**Что сделать**
1) Измените фрагмент воспоминаний о Марии Сергеевне: перепишите его, начиная со слов «Я спросила, в» и заканчивая словами «это он забывает.», и замените «Сёмушка» на «Семён».
2) Определите, согласуются ли с воспоминаниями о Марии Сергеевне утверждения (a), (b) и (c). На каждое ответьте «да» или «нет» и дословно приведите решающие слова из воспоминаний.
(a) Разговор начался в комнате рассказчицы, а продолжился в номере 22.
(b) Мария Сергеевна считала Маро Маркарян и Сильву Капутикян чушью.
(c) О том, что дядя Петруся был первым мужем Марии Сергеевны, рассказчице сообщил Липкин.
3) Продолжите воспоминания о Марии Сергеевне, начав сразу после их последней фразы.
*** Отрывок
Мы разговаривали и курили сначала в моей комнате, а потом перешли в ее — № 22. Перешли потому, что Мария Сергеевна не могла без чаю, у нее был уже извлечен из чемодана кипятильник. Я, конечно же, призналась, как Сёма сначала кричал «Марусю напечатали!», а потом: «Марусю я тебе не отдам!». Призналась, потому что сразу всем своим существом к ней расположилась. А можно ли начинать дружбу неоткровенно? Наверное, можно. Вот ведь несколько лет наших, почти семейных отношений, Мария Сергеевна о своем госте, молчаливом и милом ярославце — нос картошкой — дяде Петрусе говорила как о земляке. На самом деле он, как мне уже после смерти Петровых сказал Липкин, удивляясь, что не знаю, — ее первый муж. Значит, и дружить не вполне откровенно тоже вполне можно. Но в первый вечер знакомства Петровых отреагировала не на мое бледное восприятие ее публикации, а на «Марусю я тебе не отдам!».
— Так и сказал? Ведь я с ним последний год в довольно натянутых отношениях. Он на секции переводчиков ругал Немочку Гребнева. И вообще Сёмушка не из деликатных. Бывает прямолинейно груб, даже порой — мучитель.
Я спросила, в чем это выражается. Я ничего особенно мучительского в нем не замечала.
— Еще заметите, — засмеялась Мария Сергеевна, — друг же он наивернейший. А вот характер для меня мучительный. Мы с Аришей — в основном безденежны. Сёмушка время от времени к нам приезжал и подкидывал, но при этом всякий раз обрушивался на меня: «Если ты будешь продолжать всякую советскую чушь переводить, денег не будет. Чушь — между прочим, а главное — это классика, и душе на пользу и карману». Но я так много, ежедневно работать, как он, не умею, да и деньги нужны быстрые, а не когда-нибудь в будущем. И я вовсе и не считаю, что, например, Маро Маркарян или Сильва Капутикян — чушь. Вот и на Немочку он взъелся, а Гребнев был тяжело ранен в живот, это он забывает.
******
*** Записанные данные
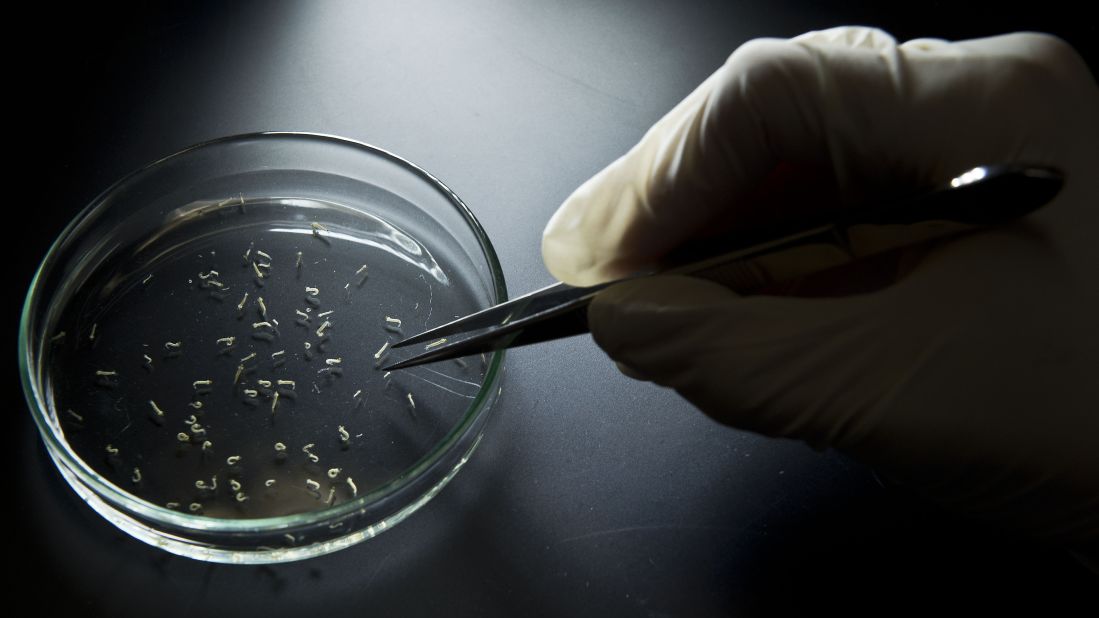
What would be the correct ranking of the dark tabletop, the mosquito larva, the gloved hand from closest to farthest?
the gloved hand, the dark tabletop, the mosquito larva

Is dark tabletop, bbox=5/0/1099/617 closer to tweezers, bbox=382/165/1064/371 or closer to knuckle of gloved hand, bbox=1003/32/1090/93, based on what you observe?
tweezers, bbox=382/165/1064/371

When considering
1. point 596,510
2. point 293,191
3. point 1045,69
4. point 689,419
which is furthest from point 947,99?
point 293,191

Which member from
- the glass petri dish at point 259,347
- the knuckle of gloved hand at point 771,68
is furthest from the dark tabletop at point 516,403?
the knuckle of gloved hand at point 771,68

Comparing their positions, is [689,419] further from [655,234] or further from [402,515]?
[402,515]

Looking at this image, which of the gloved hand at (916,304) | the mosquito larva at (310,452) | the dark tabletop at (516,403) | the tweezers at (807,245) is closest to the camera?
the tweezers at (807,245)

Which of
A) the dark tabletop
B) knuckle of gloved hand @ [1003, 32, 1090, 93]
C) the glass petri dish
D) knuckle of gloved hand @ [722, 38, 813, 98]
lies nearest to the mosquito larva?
the glass petri dish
******
**Ответы к заданиям**
1)
Я спросила, в чем это выражается. Я ничего особенно мучительского в нем не замечала.
— Еще заметите, — засмеялась Мария Сергеевна, — друг же он наивернейший. А вот характер для меня мучительный. Мы с Аришей — в основном безденежны. Семён время от времени к нам приезжал и подкидывал, но при этом всякий раз обрушивался на меня: «Если ты будешь продолжать всякую советскую чушь переводить, денег не будет. Чушь — между прочим, а главное — это классика, и душе на пользу и карману». Но я так много, ежедневно работать, как он, не умею, да и деньги нужны быстрые, а не когда-нибудь в будущем. И я вовсе и не считаю, что, например, Маро Маркарян или Сильва Капутикян — чушь. Вот и на Немочку он взъелся, а Гребнев был тяжело ранен в живот, это он забывает.

2)
(a) Да: «Мы разговаривали и курили сначала в моей комнате, а потом перешли в ее — № 22».
(b) Нет: «И я вовсе и не считаю, что, например, Маро Маркарян или Сильва Капутикян — чушь».
(c) Да: «На самом деле он, как мне уже после смерти Петровых сказал Липкин, удивляясь, что не знаю, — ее первый муж».

3)
Разговаривали мы до трех ночи. Я что-то прочитала, и Петровых мне прочла свое замечательное — «Черта горизонта» тихим, но убедительным и убежденным голосом. На прощанье я поделилась с нею тревогой за свою Лену и бывшего мужа:
— Мари Сергевна, они сейчас в Праге по приглашению нашей знакомой литературоведки по Платонову. И крайне тревожусь. Ничем хорошим Пражская весна окончиться не может. Я отговаривала ехать, дескать, на войну едете. А когда я весной литературоведке, экзальтированной Милуше говорила, что рано радоваться, что наши, как в Венгрию, могут войска вести, она кричала: «Замолчи, ты — сумасшедшая!». Я, Мари Сергевна, и вправду сумасшедшая. Но ведь не в такой мере! А может, — и в такой, и все пока что обойдется.
Мария Сергеевна не сказала мне: «Все будет хорошо», в ее глазах я заметила и встревоженность, а в поддерживающем мои слова «Возможно, и обойдется» услышала свои мысли.
Дня через три-четыре я громко постучала утром в соседнюю стенку, заспанная Мария Сергеевна (она — сова) слегка приоткрыла дверь, я почти закричала:
— Танки в Праге!
— А вам не приснилось? — и тут же впустила меня.
— Какое там приснилось! Спускаюсь завтракать, а из будки раздается пронзительный вопль Шагинян, вопит кому-то в телефон, ничьих ушей не боится: «Вы слышали, чтобы в рай лопатой загоняли? Сталин так бы не поступил! Он Югославию оставил в покое, а Брежнев — танки!».
Все вечера мы с Марией Сергеевной не отходили от «Спидолы» — нащупывали заглушаемую Би-би-си. А вечером того дня, когда узнали о танках в Праге, Мария Сергеевна, безумная мать, так мне сочувствовала, что позвала слушать стихи. Так что не слишком она была неуверенной, знала себе цену, если могла думать, что ее стихи утешат меня. Знала, что хорошие стихи приносят утешенье, и я это знаю. И вправду, — стихи с ее голоса утешили. Последним прочла:
Не плачь, не жалуйся, не надо!
Слезами горю не помочь.
В рассвете кроется награда
За мученическую ночь.
Но еще много рассветов пришлось ждать, — Лена с отцом вернулись гораздо позже, чем я ожидала.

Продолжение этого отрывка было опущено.